--- begin EXTRACT PROVIDED ---
Efficient Portfolio

This is a project for dealing with an efficient portfolio by using python.

1. Definition of Efficient Portfolio

An efficient portfolio is a portfolio (a combination of various financial assets) that offers the highest expected return for a given level of risk, or the lowest level of risk for a given expected return.

We can express the above sentence as the next mathematical formula

$$ \min_{\mu_{p}=c}\sigma_{p}^{2}\text{ or }\max_{\sigma_{p}^{2}=c}\mu_{p} $$

2. Virtual example of Efficient Portfolio

To understand the above condition formulas vividly, I'm going to set a portfolio comprised of two virtual stocks: $A$ and $B$

Let $x_{A}$ and $x_{B}$ as portions of stock A and B each. That is, $x_{A} + x_{B} = 1$. So portfolio $R = x_{A}A + x_{B}B$. A mean and variance of $R$ (a.k.a return and volatility) is as follow:

1. $\mu_{R}=x_{A}\mu_{A}+x_{B}\mu_{B}$
2. $Var(R)=x_{A}^{2}\sigma_{A}^{2}+x_{B}^{2}\sigma_{B}^{2}+2x_{A}x_{B}\sigma_{AB}$

We need to assume several information about stock $A$ and $B$. Means and Variances are as follow:

1. $\mu_{A}=9,\mu_{B}=3$ ($)
--- end EXTRACT PROVIDED ---
**TASKS**
**A.** Update the efficient portfolio write-up by giving it again, starting with "An efficient portfolio is" and going on through "given expected return.", with "highest" swapped for "largest".
**B.** According to the efficient portfolio write-up, why does the author set up a portfolio made of two virtual stocks? Answer in one to three sentences.
**C.** Continue the efficient portfolio write-up from the point where it stops.
--- begin DATASET EXTRACT ---
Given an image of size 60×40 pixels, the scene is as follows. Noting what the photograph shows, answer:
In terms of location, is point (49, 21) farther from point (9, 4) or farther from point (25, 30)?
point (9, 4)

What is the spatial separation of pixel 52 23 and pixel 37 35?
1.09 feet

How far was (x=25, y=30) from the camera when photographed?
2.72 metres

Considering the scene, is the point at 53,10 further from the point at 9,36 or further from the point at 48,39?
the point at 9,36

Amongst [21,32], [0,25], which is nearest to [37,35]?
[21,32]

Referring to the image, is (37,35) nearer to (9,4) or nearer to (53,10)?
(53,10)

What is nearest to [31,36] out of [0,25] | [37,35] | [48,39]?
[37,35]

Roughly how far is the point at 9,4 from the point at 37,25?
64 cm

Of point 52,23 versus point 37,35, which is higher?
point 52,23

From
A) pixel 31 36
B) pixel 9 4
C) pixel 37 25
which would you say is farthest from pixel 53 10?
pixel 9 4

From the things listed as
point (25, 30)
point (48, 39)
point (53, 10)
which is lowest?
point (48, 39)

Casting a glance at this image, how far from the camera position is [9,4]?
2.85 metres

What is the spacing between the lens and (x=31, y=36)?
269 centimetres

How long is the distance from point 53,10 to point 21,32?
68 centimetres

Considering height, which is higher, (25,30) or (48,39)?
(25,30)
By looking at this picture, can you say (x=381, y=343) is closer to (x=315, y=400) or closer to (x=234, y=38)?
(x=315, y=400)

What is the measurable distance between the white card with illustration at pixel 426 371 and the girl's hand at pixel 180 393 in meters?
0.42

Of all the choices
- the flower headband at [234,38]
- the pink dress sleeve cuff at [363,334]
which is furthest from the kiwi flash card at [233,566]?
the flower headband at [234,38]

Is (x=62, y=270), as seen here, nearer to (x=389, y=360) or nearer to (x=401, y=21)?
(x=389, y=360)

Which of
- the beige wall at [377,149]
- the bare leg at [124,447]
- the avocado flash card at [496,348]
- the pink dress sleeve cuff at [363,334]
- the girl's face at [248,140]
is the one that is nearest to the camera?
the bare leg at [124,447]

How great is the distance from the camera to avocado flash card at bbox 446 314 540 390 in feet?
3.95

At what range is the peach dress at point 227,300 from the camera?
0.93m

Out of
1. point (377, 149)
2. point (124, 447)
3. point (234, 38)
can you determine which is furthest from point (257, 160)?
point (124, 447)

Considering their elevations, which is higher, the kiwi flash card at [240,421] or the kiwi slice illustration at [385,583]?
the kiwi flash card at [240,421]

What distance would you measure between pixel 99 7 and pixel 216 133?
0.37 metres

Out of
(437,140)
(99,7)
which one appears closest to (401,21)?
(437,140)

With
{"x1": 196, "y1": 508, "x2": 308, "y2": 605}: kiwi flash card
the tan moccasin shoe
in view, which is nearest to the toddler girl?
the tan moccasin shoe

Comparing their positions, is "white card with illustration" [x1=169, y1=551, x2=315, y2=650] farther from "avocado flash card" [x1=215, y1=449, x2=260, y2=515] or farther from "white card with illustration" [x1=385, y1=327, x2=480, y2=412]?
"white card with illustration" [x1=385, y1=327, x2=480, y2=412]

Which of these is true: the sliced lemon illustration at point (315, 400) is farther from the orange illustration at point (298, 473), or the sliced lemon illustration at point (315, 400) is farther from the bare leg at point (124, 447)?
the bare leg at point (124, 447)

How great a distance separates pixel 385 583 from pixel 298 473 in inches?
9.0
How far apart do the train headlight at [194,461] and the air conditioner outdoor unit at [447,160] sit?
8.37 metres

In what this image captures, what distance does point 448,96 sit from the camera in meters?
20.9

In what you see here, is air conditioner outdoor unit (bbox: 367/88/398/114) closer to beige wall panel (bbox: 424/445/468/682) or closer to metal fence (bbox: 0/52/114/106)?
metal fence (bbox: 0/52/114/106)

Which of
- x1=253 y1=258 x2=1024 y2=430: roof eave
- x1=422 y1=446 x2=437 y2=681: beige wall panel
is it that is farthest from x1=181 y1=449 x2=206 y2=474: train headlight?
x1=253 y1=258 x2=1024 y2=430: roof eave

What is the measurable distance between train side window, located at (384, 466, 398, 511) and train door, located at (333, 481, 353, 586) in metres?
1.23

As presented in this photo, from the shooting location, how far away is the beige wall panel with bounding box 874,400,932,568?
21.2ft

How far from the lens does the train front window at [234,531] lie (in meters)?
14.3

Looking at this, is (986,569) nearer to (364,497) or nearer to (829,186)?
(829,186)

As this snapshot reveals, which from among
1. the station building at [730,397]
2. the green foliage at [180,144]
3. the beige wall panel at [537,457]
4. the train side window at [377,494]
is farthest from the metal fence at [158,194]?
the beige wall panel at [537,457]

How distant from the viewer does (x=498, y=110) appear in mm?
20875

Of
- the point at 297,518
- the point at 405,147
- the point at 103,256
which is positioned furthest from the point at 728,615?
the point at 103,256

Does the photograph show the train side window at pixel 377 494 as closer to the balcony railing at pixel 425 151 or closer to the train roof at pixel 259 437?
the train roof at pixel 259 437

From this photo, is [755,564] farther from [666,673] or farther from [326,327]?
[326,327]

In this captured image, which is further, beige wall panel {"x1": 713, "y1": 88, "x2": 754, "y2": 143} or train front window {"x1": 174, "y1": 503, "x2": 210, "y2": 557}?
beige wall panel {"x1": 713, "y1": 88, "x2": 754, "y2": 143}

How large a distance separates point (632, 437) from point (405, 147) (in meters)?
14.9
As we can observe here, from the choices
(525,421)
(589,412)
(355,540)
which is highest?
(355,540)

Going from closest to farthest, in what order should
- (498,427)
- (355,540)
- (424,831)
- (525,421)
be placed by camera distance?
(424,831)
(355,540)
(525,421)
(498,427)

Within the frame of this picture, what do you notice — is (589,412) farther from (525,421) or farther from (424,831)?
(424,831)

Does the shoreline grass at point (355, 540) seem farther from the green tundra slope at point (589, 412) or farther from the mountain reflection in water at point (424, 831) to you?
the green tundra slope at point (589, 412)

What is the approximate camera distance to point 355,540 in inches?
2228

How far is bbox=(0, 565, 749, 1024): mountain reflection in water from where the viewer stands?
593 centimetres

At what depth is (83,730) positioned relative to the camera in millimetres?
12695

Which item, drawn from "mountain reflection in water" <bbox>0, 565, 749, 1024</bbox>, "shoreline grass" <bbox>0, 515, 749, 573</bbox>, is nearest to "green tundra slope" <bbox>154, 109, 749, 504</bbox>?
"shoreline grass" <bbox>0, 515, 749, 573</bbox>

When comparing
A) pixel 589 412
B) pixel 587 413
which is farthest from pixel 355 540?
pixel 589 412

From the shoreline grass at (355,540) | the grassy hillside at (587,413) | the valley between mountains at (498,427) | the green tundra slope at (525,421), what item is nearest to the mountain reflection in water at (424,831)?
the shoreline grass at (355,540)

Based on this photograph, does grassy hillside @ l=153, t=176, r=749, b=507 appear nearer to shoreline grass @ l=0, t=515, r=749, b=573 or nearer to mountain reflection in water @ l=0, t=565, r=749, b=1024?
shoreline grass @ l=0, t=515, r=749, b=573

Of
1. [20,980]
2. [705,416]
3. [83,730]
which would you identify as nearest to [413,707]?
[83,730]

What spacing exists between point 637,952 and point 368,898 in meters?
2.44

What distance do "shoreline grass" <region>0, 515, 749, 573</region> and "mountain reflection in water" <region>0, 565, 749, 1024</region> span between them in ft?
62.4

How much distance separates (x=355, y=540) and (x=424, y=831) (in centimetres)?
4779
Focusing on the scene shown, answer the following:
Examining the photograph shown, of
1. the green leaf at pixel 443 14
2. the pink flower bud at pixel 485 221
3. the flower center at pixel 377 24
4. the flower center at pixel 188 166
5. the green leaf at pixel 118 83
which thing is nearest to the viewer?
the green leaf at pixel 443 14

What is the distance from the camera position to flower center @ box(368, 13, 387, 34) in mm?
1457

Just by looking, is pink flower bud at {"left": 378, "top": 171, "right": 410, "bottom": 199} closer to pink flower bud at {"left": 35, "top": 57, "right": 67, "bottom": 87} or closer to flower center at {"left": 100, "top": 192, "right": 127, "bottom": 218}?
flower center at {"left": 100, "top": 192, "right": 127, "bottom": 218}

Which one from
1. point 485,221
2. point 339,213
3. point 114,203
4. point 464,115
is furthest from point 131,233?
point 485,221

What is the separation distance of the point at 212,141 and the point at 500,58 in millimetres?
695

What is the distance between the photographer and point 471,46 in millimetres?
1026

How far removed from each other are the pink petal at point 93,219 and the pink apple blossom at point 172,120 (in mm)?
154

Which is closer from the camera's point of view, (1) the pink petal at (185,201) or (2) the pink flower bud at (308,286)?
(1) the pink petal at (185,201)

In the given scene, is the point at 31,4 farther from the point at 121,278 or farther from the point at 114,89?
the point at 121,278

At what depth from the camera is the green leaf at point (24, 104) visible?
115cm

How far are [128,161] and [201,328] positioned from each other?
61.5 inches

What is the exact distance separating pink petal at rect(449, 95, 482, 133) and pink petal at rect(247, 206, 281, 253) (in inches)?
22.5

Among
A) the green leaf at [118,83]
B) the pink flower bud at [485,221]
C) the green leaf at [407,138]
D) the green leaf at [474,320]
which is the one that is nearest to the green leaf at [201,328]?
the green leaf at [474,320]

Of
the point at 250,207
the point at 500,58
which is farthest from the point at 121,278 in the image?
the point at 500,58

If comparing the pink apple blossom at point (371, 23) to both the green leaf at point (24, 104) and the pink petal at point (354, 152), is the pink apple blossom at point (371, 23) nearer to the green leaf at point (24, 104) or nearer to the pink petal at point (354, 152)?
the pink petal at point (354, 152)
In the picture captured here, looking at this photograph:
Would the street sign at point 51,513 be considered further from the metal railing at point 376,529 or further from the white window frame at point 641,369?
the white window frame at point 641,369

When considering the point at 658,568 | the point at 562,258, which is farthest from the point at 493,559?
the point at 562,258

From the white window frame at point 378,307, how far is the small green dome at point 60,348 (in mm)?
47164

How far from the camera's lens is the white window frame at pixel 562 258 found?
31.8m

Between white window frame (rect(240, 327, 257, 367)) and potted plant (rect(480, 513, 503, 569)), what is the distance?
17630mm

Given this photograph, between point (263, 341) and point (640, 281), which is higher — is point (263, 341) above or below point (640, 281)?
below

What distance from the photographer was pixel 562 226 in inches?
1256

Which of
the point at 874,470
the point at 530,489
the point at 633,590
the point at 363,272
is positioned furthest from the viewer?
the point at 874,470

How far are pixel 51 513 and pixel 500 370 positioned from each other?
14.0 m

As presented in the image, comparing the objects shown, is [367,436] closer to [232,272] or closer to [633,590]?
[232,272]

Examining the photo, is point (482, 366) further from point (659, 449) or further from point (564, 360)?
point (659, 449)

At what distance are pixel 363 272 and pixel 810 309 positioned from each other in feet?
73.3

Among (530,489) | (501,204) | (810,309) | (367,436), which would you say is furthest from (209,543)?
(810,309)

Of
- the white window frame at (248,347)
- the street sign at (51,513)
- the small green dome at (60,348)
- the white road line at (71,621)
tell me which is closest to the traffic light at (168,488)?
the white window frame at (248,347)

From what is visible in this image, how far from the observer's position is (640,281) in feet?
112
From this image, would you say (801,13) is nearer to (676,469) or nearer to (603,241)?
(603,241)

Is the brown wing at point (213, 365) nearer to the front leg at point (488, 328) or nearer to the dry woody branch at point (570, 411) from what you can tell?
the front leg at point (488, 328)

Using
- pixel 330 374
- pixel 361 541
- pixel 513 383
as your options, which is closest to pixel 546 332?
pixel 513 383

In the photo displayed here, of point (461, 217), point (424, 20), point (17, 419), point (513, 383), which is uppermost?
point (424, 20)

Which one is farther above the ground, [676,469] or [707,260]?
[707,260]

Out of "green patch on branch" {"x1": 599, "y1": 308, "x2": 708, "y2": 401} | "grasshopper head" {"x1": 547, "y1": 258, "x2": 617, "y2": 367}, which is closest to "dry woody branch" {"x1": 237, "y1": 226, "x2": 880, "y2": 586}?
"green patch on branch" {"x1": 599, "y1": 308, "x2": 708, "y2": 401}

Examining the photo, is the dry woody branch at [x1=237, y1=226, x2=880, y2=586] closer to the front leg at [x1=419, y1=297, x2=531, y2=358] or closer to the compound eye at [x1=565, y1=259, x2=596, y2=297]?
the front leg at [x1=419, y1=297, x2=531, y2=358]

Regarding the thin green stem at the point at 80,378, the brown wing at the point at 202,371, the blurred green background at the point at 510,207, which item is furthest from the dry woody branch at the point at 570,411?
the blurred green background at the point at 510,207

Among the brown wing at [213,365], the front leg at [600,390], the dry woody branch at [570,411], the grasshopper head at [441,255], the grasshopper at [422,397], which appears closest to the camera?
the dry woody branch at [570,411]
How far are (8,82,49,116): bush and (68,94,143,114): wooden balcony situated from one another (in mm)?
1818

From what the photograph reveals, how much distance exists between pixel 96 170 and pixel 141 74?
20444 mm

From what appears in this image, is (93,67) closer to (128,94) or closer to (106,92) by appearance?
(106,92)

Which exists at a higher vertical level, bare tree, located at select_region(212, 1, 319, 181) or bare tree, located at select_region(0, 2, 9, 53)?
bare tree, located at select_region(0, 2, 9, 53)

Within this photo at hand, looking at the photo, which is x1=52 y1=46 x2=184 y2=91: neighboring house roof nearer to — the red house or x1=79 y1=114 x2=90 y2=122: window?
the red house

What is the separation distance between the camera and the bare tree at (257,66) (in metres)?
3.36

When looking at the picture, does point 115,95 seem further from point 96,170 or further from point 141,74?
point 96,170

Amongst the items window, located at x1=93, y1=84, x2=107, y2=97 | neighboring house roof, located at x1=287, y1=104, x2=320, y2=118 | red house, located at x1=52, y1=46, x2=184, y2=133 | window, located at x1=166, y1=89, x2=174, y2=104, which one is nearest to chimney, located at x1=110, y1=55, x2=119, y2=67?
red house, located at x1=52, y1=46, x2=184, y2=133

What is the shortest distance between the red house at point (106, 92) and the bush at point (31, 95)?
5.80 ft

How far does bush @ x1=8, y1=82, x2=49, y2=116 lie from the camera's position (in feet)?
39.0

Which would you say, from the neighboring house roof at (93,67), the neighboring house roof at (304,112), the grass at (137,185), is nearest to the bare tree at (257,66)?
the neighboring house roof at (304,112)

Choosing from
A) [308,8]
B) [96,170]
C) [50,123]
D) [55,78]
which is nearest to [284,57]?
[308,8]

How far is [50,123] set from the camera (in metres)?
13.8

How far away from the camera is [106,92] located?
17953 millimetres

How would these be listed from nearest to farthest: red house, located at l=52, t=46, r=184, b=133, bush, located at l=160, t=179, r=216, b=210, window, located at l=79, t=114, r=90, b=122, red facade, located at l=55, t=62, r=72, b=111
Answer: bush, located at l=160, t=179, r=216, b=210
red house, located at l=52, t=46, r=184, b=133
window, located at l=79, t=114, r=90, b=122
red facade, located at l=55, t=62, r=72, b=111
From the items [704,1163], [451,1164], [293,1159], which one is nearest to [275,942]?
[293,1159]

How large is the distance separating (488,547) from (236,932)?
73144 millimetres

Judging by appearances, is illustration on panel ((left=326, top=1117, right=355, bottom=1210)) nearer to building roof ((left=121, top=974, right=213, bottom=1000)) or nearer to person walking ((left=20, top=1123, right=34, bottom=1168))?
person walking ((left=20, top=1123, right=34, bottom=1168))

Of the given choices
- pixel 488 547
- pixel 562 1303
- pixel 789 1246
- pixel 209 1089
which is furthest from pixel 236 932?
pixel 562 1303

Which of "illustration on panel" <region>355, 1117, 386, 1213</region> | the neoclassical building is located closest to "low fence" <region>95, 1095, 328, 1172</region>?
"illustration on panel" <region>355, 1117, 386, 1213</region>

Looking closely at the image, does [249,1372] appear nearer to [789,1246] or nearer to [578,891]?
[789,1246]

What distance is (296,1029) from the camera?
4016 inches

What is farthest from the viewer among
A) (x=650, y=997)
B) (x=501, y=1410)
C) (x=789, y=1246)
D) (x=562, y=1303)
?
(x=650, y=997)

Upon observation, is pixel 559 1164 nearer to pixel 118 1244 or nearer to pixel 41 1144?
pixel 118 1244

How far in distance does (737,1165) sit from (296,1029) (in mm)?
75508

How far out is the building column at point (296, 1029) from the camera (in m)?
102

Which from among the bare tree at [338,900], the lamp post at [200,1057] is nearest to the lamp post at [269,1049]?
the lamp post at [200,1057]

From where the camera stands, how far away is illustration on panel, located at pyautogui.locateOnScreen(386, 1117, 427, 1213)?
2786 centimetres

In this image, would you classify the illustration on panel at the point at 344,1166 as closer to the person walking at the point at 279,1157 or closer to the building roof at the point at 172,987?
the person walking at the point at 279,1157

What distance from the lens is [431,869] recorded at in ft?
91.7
--- end DATASET EXTRACT ---
**THE ANSWERS**
**A.**
An efficient portfolio is a portfolio (a combination of various financial assets) that offers the largest expected return for a given level of risk, or the lowest level of risk for a given expected return.

**B.** The author sets up the two-stock portfolio to make the condition formulas for an efficient portfolio easier to understand. Those formulas seek the lowest variance for a given expected return, or the highest expected return for a given variance.

**C.**
2. $\sigma_{A}=2,\sigma_{B}=1,\sigma_{AB}=1$ ($)

If an investor wants to design an efficient portfolio given a return of 6 dollars, below is the condition formula for getting what he wants.

$$ \min_{9x_{A}+3x_{B}=6}4x_{A}^{2}+x_{B}^{2}+2x_{A}x_{B}\times1 $$

This is a simple optimization problem.

$$ \begin{align*} x_{B}=2-3x_{A}\Longrightarrow & 4x_{A}^{2}+(2-3x_{A})^{2}+2x_{A}(2-3x_{A})\\ = & 7x_{A}^{2}-8x_{A}+4 \end{align*} $$

In summary, what an inverstor has to find is the root of the next formula

$$ \arg\min7x_{A}^{2}-8x_{A}+4, \quad \frac{1}{3}\leq x_{A}\leq\frac{2}{3} $$

Because $X_{B} = 2 - 3x_{A}$ and $0\leq x_{B} \leq 1$, so the range of $x_{A}$ is like that. Fortunately, the root of the above formula is $\frac{4}{7}$, whici is in the range of $x_{A}$. In conclusion, an efficieint portfolio is comprised of $\frac{4}{7}A$ and $\frac{3}{7}B$

3. Generalized Efficient Portfolio

We don't have to confine ourselves to a portfolio comprised of two shares. We can deal with arbitrary numbers of stocks through matrix algebra.

Let's assume that stocks $S_i, i\in I=(1,2,...,k)$ has its own mean and standard deviation ($\mu_i, \sigma_i$). So a mean vector and variance-covariance matrix is as follows.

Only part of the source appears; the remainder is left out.